7 Ocak günü Paris’te El Kaide örgütüne mensup iki teröristin, bir mizah dergisini basarak gerçekleştirdiği katliam tam bir vahşetti. Hiçbir gerekçesi, hiçbir mazereti kabul edilemeyecek bu katliama gösterilen evrensel tepkinin en somutu da, 11 Ocak günü Paris’te milyonların protesto yürüyüşü ve bu yürüyüşe Başbakan Davutoğlu dahil 53 ülkenin liderlerinin katılmasıydı.
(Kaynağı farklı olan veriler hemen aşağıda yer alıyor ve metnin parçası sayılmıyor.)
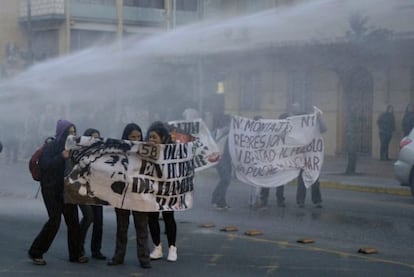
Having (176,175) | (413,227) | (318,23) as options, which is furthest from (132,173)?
(318,23)

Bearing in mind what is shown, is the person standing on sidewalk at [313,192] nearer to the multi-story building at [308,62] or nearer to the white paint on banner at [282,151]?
the white paint on banner at [282,151]

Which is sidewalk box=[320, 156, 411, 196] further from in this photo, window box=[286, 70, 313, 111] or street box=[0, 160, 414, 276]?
window box=[286, 70, 313, 111]

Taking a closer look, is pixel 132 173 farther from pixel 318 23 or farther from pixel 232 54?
pixel 232 54

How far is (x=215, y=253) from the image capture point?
923 centimetres

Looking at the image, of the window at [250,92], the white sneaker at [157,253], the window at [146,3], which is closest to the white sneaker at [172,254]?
the white sneaker at [157,253]

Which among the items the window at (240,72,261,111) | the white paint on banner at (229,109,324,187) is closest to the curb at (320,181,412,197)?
the white paint on banner at (229,109,324,187)

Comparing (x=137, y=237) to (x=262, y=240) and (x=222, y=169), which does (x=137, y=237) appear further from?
(x=222, y=169)

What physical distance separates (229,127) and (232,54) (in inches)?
490

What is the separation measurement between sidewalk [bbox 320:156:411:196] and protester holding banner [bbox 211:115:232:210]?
4.11 m

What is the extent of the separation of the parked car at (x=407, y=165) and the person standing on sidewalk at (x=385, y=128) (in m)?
7.58

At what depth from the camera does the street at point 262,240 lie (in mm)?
8375

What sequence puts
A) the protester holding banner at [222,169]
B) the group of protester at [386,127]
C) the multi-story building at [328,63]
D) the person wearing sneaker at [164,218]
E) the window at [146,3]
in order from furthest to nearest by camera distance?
the window at [146,3] → the group of protester at [386,127] → the multi-story building at [328,63] → the protester holding banner at [222,169] → the person wearing sneaker at [164,218]

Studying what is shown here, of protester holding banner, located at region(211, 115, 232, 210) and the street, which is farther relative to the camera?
protester holding banner, located at region(211, 115, 232, 210)

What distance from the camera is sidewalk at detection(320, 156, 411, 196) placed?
16656 mm
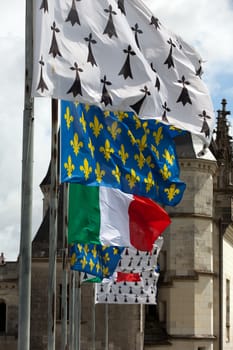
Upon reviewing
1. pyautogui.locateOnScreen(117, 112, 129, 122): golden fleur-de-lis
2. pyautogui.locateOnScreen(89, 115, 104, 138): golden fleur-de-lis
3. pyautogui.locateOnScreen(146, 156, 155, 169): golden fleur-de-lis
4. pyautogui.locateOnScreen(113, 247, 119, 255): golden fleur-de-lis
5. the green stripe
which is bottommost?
pyautogui.locateOnScreen(113, 247, 119, 255): golden fleur-de-lis

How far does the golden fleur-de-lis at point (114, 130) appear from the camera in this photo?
16.0 meters

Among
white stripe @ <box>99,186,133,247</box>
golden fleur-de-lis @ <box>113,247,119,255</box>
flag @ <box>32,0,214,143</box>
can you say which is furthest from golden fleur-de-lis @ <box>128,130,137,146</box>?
golden fleur-de-lis @ <box>113,247,119,255</box>

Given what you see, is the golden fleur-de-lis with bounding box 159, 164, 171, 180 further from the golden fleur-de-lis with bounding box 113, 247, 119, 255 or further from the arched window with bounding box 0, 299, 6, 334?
the arched window with bounding box 0, 299, 6, 334

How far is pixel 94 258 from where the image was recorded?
23.9 metres

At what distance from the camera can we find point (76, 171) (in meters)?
15.2

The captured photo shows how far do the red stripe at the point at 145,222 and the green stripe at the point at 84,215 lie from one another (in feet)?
3.71

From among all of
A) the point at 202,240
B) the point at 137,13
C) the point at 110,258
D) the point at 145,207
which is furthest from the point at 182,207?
the point at 137,13

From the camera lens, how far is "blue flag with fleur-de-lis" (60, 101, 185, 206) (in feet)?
50.3

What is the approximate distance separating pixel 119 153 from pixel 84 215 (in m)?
4.19

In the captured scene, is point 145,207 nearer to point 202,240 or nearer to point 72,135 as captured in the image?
point 72,135

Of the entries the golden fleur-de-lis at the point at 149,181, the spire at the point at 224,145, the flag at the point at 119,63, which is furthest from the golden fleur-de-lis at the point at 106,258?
the spire at the point at 224,145

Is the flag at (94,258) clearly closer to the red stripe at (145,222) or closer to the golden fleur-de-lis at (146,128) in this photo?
the red stripe at (145,222)

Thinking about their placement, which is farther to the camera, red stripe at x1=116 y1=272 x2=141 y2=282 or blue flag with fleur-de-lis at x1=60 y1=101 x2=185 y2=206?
red stripe at x1=116 y1=272 x2=141 y2=282

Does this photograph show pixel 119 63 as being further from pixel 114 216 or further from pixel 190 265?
pixel 190 265
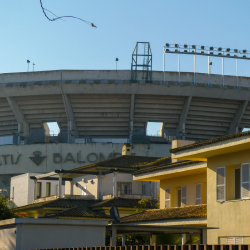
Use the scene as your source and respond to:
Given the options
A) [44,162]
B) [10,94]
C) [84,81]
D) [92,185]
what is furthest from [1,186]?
[92,185]

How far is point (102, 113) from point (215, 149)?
3552 cm

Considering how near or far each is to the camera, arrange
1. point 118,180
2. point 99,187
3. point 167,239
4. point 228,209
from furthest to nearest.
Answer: point 118,180, point 99,187, point 228,209, point 167,239

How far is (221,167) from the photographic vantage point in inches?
769

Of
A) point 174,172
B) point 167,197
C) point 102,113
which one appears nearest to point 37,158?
point 102,113

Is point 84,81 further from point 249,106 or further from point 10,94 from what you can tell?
point 249,106

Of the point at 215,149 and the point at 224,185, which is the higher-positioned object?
the point at 215,149

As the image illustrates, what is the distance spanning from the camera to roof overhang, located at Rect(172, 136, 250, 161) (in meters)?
17.7

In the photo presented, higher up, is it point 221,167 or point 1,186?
point 1,186

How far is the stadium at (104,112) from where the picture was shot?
5128cm

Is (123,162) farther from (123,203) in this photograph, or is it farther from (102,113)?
(102,113)

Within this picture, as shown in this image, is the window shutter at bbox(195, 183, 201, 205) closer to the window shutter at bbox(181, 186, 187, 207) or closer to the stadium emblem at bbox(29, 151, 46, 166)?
the window shutter at bbox(181, 186, 187, 207)

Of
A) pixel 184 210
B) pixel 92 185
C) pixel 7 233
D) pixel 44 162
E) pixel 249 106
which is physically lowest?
pixel 7 233

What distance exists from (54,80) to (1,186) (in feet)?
40.8

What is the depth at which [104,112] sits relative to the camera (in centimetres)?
5375
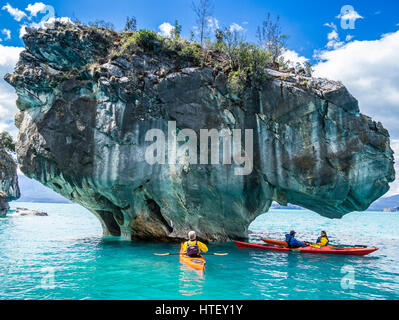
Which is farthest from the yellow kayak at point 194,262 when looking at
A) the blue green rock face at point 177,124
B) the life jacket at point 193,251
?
the blue green rock face at point 177,124

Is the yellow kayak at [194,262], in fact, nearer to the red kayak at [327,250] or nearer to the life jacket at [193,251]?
the life jacket at [193,251]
Teröristlerin Cezayir asıllı ve Müslüman olmaları İslam alemini adeta sıkıntıya soktu. Saldırıyı kınayan Başbakan Davutoğlu “Bir kez daha altını çizerek vurgulamak istiyorum ki bu terör saldırıları bir barış dini olan İslam ile ilişkilendirilemez.” demek zorunda kaldı. Aynı mealde siyasi partiler dahil medya ve kamuoyu da saldırıyı şiddetle kınadı.
Bunlar bir tarafa, dünyanın pek çok yerinde yaşanan çok daha vahim ve vahşi katliamlar karşısında medeni dünyanın kılı kıpırdamış mıydı?
İsrail’in en az bu saldırıyı anımsatacak kadar Filistin’de gerçekleştirdiği vahşet ve katliam karşısında, Arap ülkeleri dahil İslam aleminin hiç sesini çıkardığı duyuldu mu?
11 Eylül’den sonra da ne yazık ki teröre karşı dünya bir ortak noktaya gelememişti. Oysa teröre karşı; kim tarafından, nerede yapılırsa yapılsın ve kurbanların kimliklerine bakılmaksızın dünyanın güçlü bir tepkiyi nasıl organize edebileceğinin bir yolu artık bulunmalıydı.
Şimdiye kadar ülke bazında uygulanan stratejilerle soruna çare bulunamadığı ortadadır. Konunun ivedilikle AB çerçevesinde ele alınmasının gerekli olduğu değerlendirilmektedir. Bu kapsamda önceliğin ortak, hiç değilse bölge bölge ortak stratejilerin tesbiti ve stratejiler için gerekli kaynakların ortaya konmasıdır. Bir yandan oluşturulacak teşkillerin eğitiminden yönetimine, koordinasyonundan yardımlaşmaya, finanstan sürdürülebilirliğe kadar hazırlıkları yapılırken toplumların da eşitlik, demokrasi, kardeşlik duygularının geliştirilmesinin ve bu esasları düzenleyen yasal ortamların oluşturulma çalışmalarının ivedilikle hayata geçirilmesinin gerekliliği apaçık ortadadır.